Für immungeschwächte Patienten, etwa nach Organtransplantationen oder unter Krebs- oder Immuntherapie, besteht hier ein erheblicher medizinischer Bedarf. In dieser Gruppe können HSV-Infektionen schwer verlaufen, sich über Wochen oder Monate hinziehen und mit Schmerzen, Entzündungen und erhöhter Hospitalisierungsrate einhergehen. Bestehende Therapien wie Foscarnet müssen intravenös verabreicht werden, sind oft schlecht verträglich und können Nieren- und Elektrolytstörungen verursachen. Eine wirksame, sichere und orale Behandlungsoption gilt daher als wesentlicher Fortschritt.
„Seit Jahrzehnten gab es keine Innovation in der HSV-Therapie für diese Patientengruppe“, erklärte Prof. Genovefa Papanicolaou vom Memorial Sloan Kettering Cancer Center. „Pritelivir hat das Potential, das Leben vieler Betroffener nachhaltig zu verbessern.“
Schätzungen zufolge sind zwei Drittel der Weltbevölkerung unter 50 Jahren mit dem Typ 1 (HSV-1) infiziert, der hauptsächlich für Lippenherpes verantwortlich ist. Genitalherpes, hauptsächlich verursacht durch HSV-1 oder HSV-2, betrifft etwa 13 % der Menschen im Alter von 15–49 Jahren, was 520 Millionen Menschen weltweit entspricht. Die afrikanische Region hat die höchste Verbreitung und neue Infektionen, insbesondere bei HSV-2. Der Wirkstoff von Aicuris richtet sich gegen beide Subgruppen von HSV.

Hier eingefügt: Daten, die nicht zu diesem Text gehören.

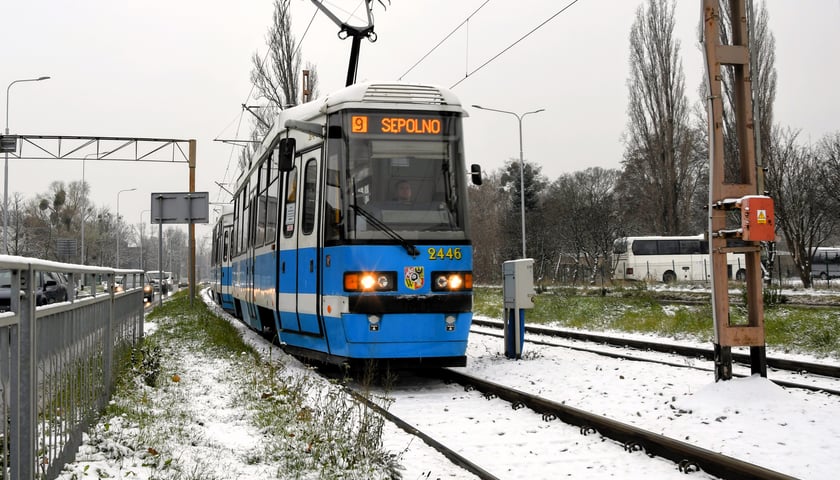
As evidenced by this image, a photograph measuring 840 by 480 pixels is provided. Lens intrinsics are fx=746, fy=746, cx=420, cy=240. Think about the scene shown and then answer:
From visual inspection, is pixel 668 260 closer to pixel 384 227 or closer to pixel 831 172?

Nächster Schritt: Zulassungsvorbereitung
Insgesamt nahmen 158 immungeschwächte Patienten an der internationalen, offenen Vergleichsstudie teil, die in 15 Ländern durchgeführt wurde. Der positive Ausgang der Studie markiert für Aicuris einen wichtigen Meilenstein auf dem Weg zur Marktzulassung. Das Unternehmen plant, den Zulassungsantrag 2026 einzureichen. „Nach über 20 Jahren in der Infektionsforschung ist dies ein entscheidender Moment“, sagte Larry Edwards, CEO von Aicuris. „Mit Pritelivir könnten wir erstmals eine orale, gut verträgliche Therapie anbieten, die auch bei resistenten HSV-Stämmen wirkt.“
Mit zunehmender Zahl immunsupprimierter Menschen – infolge von Transplantationen, Krebs- und Autoimmunerkrankungen – wächst der Bedarf an gezielten antiviralen Therapien. Aicuris, das bereits den CMV-Präventivwirkstoff Prevymis® (in Lizenz bei MSD) entwickelt hat, positioniert sich mit Pritelivir als Spezialist für Infektionskrankheiten bei immungeschwächten Patientengruppen. In einer Phase I-Studie befindet sich der weitere Wirkstoff AIC468, der die gefürchtete BK-Virus-Infektion bei Nierentransplantation unterdrücken soll, die regelmäßig zur Abstoßung des Transplantats führt. Sollte sich die Überlegenheit von Pritelivir in der endgültigen Datenauswertung für die Zulassung bestätigen, könnte der Wirkstoff einen Paradigmenwechsel in der Behandlung refraktärer HSV-Infektionen einleiten – ein Feld, in dem bislang kaum therapeutische Fortschritte erzielt wurden.